Nicolas Sarkozy macht sich mit großer Energie und gestützt auf vier erfolgreiche Wahlen daran, Frankreich zu reformieren und wieder in eine dynamische Wirtschaft zu verwandeln. Mehr Wettbewerb und mehr Offenheit gegenüber ausländischen Einflüssen gehören jedoch nicht zu den Rezepten, mit denen er das erreichen will. Ganz im Gegenteil, er möchte das Land vor den Effekten der Globalisierung schützen und Wettbewerb immer dann einschränken, wenn Arbeitsplätze verloren gehen könnten. Colbert lässt grüßen. Wie kann man im Ernst von Reformen sprechen, wenn man die Wirtschaft weniger effizient macht, oder alles bekämpft, was, wie es in Paris heißt, „trop anglo-saxon“ ist?

Der neue Präsident ist jemand, der als Finanzminister den Joghurtproduzenten Danone aus den Fängen der Amerikaner befreit und den angeschlagenen Industriekonzern Alstom vor der Übernahme durch Siemens gerettet hatte. Augenblicklich geht es darum, Airbus unter nationale Kontrolle zu bekommen, so wie vorher Aventis, oder BNP Paribas und Société Générale sich zu einem weiteren nationalen Champion zusammenschließen zu lassen. Aber auch im Kleinen gibt es eine Aversion gegen Wettbewerb. Wir kaufen in den Ferien oft bei Lidl in Narbonne ein: Es gibt dort ein reichhaltiges Angebot an Weinen, aber keine einzige Flasche kommt aus dem Ausland. Den heimischen Weinbau gilt es schließlich zu erhalten. Oder: Bis vor einigen Jahren gab es praktisch keine japanischen Autos; seitdem Renault Nissan übernommen hat, hat sich das schlagartig geändert, vermutlich als Teil eines Deals auf politischer Ebene.

In Frankreich ist ein Konservativer nicht jemand, der in der Wirtschaftspolitik vor allem auf die Marktkräfte setzt.
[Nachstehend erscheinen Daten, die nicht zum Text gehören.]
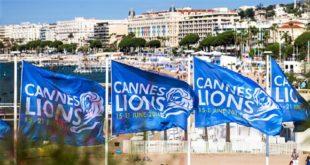 Cannes Lions 2017 : International Festival of Creativity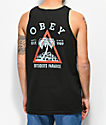 Obey Outsiders Paradise Black Tank Top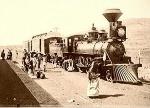 ferrocarril2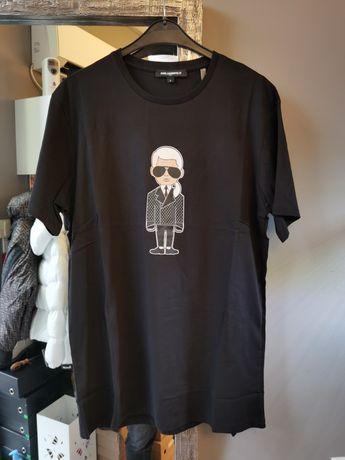 Нова мъжка тениска Karl Lagerfeld S M XL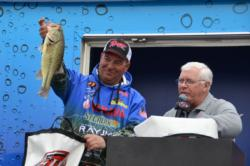 Dennis Berhorst settled in fourth place with a three-day total of 45 pounds.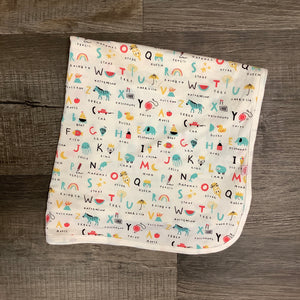 Magnetic Me ABC Love Swaddle Blanket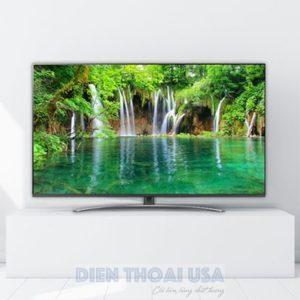 Smart Tivi LG 55 inch 4K UHD 55SM8100PTA - Hàng Chính Hãng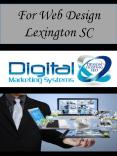 For Web Design Lexington SC PowerPoint PPT Presentation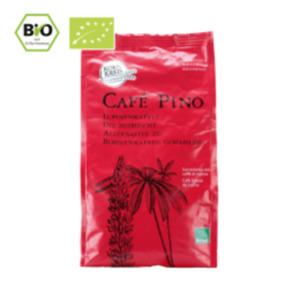 Café Pino Lupinenkaffee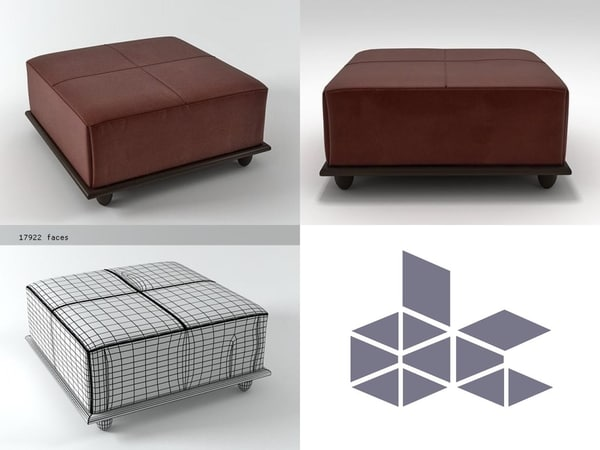 3D milling road cocktail ottoman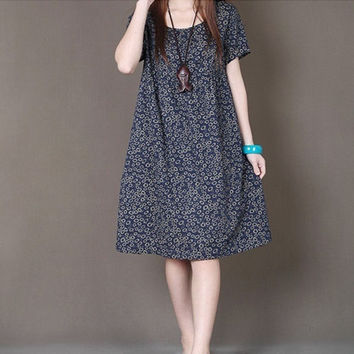 6645 Vintage Cotton/Linen Elegant Maternity Dress Plus Size 2XL Loose Clothes For Pregnant Women Wear Pregnancy 2014 New Summer = 1946663428
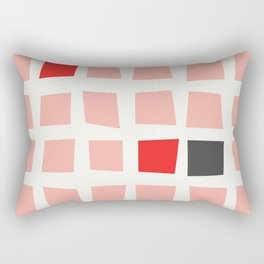 square stones Rectangular Pillow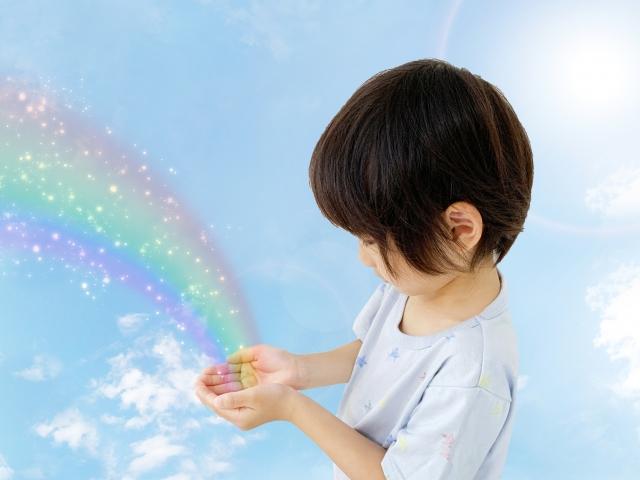 子どもの未来、可能性、将来、キャリアを広げる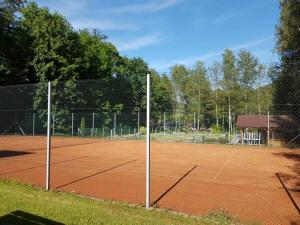 Tenis na Libotíně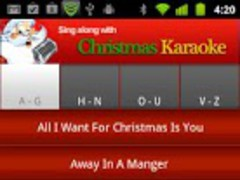 Christmas Karaoke 1.0.1 Screenshot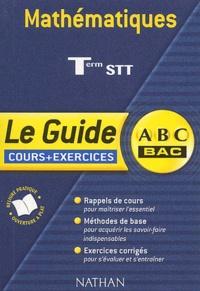 Benjamin Bouchon et Paul Faure - Mathématiques Terminale STT.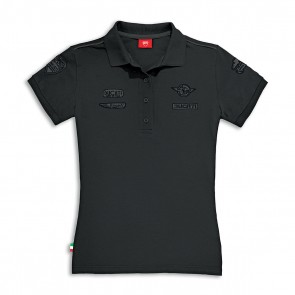 Ducati Womens Historical 2 Polo Shirt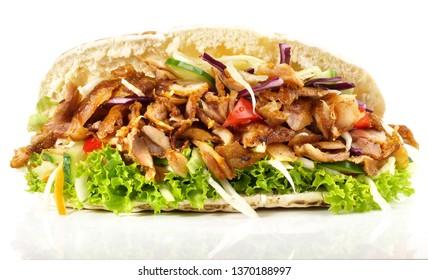 Kebab Sandwich on White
Protektionistische Maßnahmen kommen offenbar bei den Wählern gut an, obwohl eigentlich ziemlich klar ist, dass das niedrige Wachstum, der ständige Verlust an Wettbewerbsfähigkeit und die rekordhohe Jugendarbeitslosigkeit nicht zuletzt darauf zurückzuführen sind, dass sich das Land abschottet, wo es nur kann, und Strukturen zu erhalten versucht, die längst auf den Prüfstand des Marktes gehörten. Wir kennen das auch aus Deutschland – die Stichworte sind unter anderem Entsendegesetz und Beschränkung der Zuwanderung aus den östlichen EU-Ländern -, aber in Frankreich gehört es geradezu zum guten Ton, nach dem Staat zu rufen, wenn es in einzelnen Branchen oder großen Unternehmen mal nicht gut läuft.

Im bisherigen Entwurf des neuen Europavertrags hieß es noch, dass es ein Ziel der EU sei, „einen Binnenmarkt mit freiem und unverfälschtem Wettbewerb“ zu schaffen. Auf französisches Drängen befindet sich in der neuen Fassung jetzt ein Punkt hinter dem Wort „Binnenmarkt“. Wie dieser aussehen sollte, das wird offen gelassen. In ihrer Naivität hat sich Frau Merkel wohl breitschlagen lassen – hat sie auch was dafür bekommen? Was für wirtschaftpolitische Berater hat sie eigentlich?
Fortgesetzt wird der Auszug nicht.